第6話 蛇と酒

辺りはすっかり暗くなってしまい俺とアレンは結構良い時間になったので晩飯を食べることにした。




異世界に来て何時間経ったかは分からないがここに来る前から少し腹が減っていたのでとても腹が減ってしまった。なんでも良いから早く食いたいところだだが俺はひとつの問題にぶつかった。




「なあ、アレン俺達って仲間だよな?」




「何を今更言ってるんだ僕と君は仲間に決まっているだろ」




「図々しいかもしれないが俺今一文無しなんだ金を貸してくれないか?」




そうだ重要なことを忘れていた俺は今一文無し!この絶望的な状況から抜け出すにはクエストしかないのだだがこんな時間に近場のクエストを行くやつなんていない。




この辺の夜はかなり危険らしいなんでもここに生息している雑魚モンスターに殺されてしまった屈辱でアンデッドになった冒険者達が夜な夜なさまよっているらしいしかも最近、そいつらのボスらしき黒い鎧姿の怪しい人影を見たという噂がある。

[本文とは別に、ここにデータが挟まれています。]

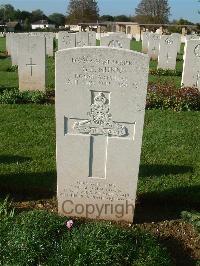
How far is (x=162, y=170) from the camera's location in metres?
6.22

俺のようなステータス村人の奴が外に出ればあえなくアンデッド達の仲間になってしまうだろうせっかくアレンが仲間になったのにアンデッド達の仲間になるなんて冗談じゃない!




そう考えているとアレンは俺の隣の席に座った。


そして、俺の顔に自分の顔を近付けてきてアレンの青い瞳が俺の目を覗きこんできた。


やっぱり駄目かそうだよないくらなんでも金は貸してくれないよなしょうがねぇ今日は飯抜きかと思っていると




「金を貸すだって?何を水くさいおごってやるよ!」




アレンは上機嫌でそう言った。




「良いのか?ありがとう恩に着るよ!」




本当にこいつの仲間になって良かったと思っているこんな気前の良いやつ俺は好きだ俺のアレンの評価がぐんぐんと伸びていくこいつは自信家で方向音痴という欠点があるがそれを除けば結構気が合うし気前も良い元の世界では中々こういう奴には出会えなかったというか出会えなかった。




「それで何を頼むんだ?」




アレンは俺にメニューを渡してきた。


たくさんメニューはあるのだがどれもこれも聞き慣れないものばかりだ。




例えば、オオトカゲの丸焼き、グリフォンの唐揚げ、マンティコアの尻尾のロースト、スライムのプルプルゼリーなどあまり食欲が湧いてこないようなものばかりだ本当にこれ食べれるのかという感じだ。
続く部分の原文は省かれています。